• _Source_:
** Begin **
It is not a bad film. I mean it is well made technically and acting-wise and certainly there is a point to the story, but this is no feel-good flick. Instead it seems as if King Vidor when making this took a sadistic glee in bringing down misfortune in every shade on our leads and he did not even make the male lead particularly sympathetic to boot.

I would say that the story is a negative reaction to the story of the American Dream. The belief that the individual is special and can get far if he works hard and is given the right opportunity. This is how the story starts out. John Sims has been told since childhood that he is special, that he will get far and he believes it to the extent that he is not really working in any special direction. He is just looking for that magical opportunity and then his ship will come in as he phrases it.

But what King Vidor hammers through to us is that John is not alone with that ambition. There are tons of people around, millions, and John is no better than any of them. The world is not turning around for the benefit of him. In fact the public and particularly fate could not care less for him.

John’s particular misfortune is that he keeps believing he is special. That he keeps promising that it will get better, but it is as if he is not really trying. Fortune is supposed to find him but it does not. He is getting a job, but it does not lead him anywhere, yet he hangs on to it. He gets a wonderful wife, but in-laws from hell and they keep pounding him for not getting anywhere. Even when he rebel it does not work because he does it in an egocentric and hurtful way, like when he escapes from the in-laws at his wife’s birthday and end up partying all night at his friend Bert’s place.
** End **
(Rows from a spatial reasoning dataset)
** Begin **
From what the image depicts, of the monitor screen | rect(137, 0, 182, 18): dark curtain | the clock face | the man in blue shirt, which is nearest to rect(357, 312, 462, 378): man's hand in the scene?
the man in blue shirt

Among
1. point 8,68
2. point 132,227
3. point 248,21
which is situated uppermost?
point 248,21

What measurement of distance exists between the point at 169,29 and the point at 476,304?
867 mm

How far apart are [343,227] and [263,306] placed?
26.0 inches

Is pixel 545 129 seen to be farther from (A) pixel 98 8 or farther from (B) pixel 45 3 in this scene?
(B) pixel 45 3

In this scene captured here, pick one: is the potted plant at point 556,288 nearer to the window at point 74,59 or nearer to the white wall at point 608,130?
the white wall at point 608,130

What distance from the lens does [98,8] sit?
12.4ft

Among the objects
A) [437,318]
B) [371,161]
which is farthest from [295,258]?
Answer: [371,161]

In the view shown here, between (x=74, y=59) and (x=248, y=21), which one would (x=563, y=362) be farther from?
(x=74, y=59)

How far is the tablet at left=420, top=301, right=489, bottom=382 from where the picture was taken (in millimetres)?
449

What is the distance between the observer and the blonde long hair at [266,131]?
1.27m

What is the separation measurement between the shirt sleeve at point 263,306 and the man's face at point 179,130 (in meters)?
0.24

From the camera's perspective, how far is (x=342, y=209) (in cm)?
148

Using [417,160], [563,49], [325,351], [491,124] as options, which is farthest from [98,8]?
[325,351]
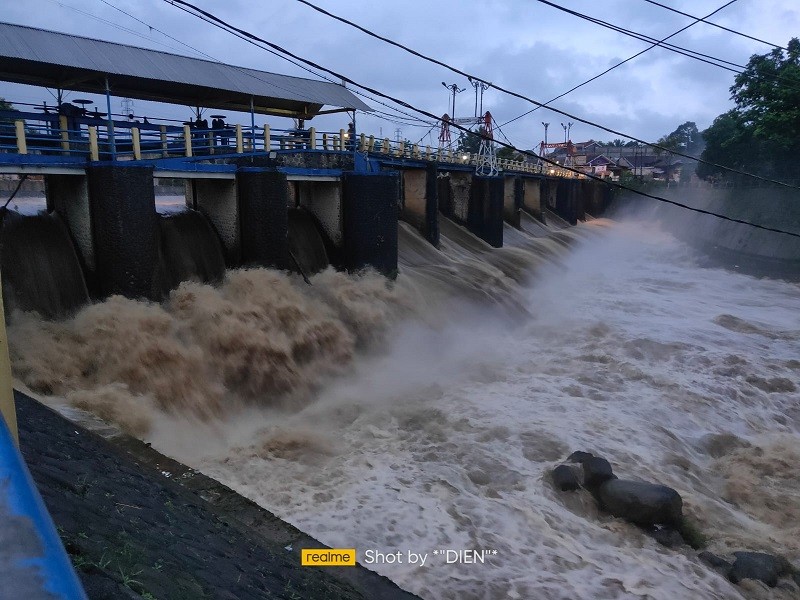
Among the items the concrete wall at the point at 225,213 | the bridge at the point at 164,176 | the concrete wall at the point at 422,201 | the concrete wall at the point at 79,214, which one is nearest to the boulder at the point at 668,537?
the bridge at the point at 164,176

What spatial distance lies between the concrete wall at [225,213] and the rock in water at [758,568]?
10.7 m

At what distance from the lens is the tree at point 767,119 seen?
3338 centimetres

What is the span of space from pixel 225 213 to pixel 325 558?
9713mm

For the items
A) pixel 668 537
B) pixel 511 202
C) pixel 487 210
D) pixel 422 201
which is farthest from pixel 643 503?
pixel 511 202

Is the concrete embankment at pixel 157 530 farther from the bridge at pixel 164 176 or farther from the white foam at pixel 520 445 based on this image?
the bridge at pixel 164 176

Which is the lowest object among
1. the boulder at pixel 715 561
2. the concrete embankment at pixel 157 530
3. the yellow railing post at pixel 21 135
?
the boulder at pixel 715 561

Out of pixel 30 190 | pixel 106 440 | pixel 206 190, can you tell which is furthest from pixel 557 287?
pixel 30 190

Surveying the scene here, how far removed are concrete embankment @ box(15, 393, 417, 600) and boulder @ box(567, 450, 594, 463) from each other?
4501 mm

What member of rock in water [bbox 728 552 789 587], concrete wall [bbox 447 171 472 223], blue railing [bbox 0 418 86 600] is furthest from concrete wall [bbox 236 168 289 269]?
concrete wall [bbox 447 171 472 223]

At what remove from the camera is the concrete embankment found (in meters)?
3.71

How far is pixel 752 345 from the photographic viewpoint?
16.8 meters

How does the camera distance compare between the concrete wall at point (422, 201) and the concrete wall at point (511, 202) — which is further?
the concrete wall at point (511, 202)

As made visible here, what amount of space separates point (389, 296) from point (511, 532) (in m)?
8.36

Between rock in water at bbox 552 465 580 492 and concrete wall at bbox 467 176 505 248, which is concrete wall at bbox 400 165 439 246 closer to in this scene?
concrete wall at bbox 467 176 505 248
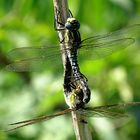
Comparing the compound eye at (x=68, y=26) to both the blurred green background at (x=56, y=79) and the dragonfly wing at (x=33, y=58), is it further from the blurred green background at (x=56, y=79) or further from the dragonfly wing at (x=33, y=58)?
the blurred green background at (x=56, y=79)

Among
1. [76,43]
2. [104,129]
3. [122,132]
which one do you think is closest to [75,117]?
[76,43]

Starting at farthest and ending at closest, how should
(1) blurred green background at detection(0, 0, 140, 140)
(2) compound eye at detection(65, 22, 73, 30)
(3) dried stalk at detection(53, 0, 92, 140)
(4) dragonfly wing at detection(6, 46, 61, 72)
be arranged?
1. (1) blurred green background at detection(0, 0, 140, 140)
2. (4) dragonfly wing at detection(6, 46, 61, 72)
3. (2) compound eye at detection(65, 22, 73, 30)
4. (3) dried stalk at detection(53, 0, 92, 140)

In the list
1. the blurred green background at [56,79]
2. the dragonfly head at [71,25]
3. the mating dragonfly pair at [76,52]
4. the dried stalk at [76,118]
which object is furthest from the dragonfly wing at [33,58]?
the blurred green background at [56,79]

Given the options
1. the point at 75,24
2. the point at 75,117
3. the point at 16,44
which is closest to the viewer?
the point at 75,117

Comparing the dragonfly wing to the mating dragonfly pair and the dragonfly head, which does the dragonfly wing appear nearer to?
the mating dragonfly pair

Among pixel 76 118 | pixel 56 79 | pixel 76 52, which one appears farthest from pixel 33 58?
pixel 56 79

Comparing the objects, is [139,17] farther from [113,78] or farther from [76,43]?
[76,43]

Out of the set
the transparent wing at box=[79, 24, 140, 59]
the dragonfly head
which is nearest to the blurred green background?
the transparent wing at box=[79, 24, 140, 59]

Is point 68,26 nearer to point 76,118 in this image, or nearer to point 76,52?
point 76,52
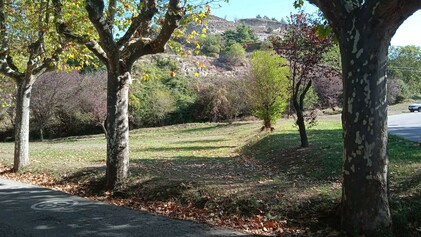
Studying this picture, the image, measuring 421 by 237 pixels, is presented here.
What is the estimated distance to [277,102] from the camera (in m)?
** End **
Reproduce the full film review shown above word for word.

• _Response_:
It is not a bad film. I mean it is well made technically and acting-wise and certainly there is a point to the story, but this is no feel-good flick. Instead it seems as if King Vidor when making this took a sadistic glee in bringing down misfortune in every shade on our leads and he did not even make the male lead particularly sympathetic to boot.

I would say that the story is a negative reaction to the story of the American Dream. The belief that the individual is special and can get far if he works hard and is given the right opportunity. This is how the story starts out. John Sims has been told since childhood that he is special, that he will get far and he believes it to the extent that he is not really working in any special direction. He is just looking for that magical opportunity and then his ship will come in as he phrases it.

But what King Vidor hammers through to us is that John is not alone with that ambition. There are tons of people around, millions, and John is no better than any of them. The world is not turning around for the benefit of him. In fact the public and particularly fate could not care less for him.

John’s particular misfortune is that he keeps believing he is special. That he keeps promising that it will get better, but it is as if he is not really trying. Fortune is supposed to find him but it does not. He is getting a job, but it does not lead him anywhere, yet he hangs on to it. He gets a wonderful wife, but in-laws from hell and they keep pounding him for not getting anywhere. Even when he rebel it does not work because he does it in an egocentric and hurtful way, like when he escapes from the in-laws at his wife’s birthday and end up partying all night at his friend Bert’s place.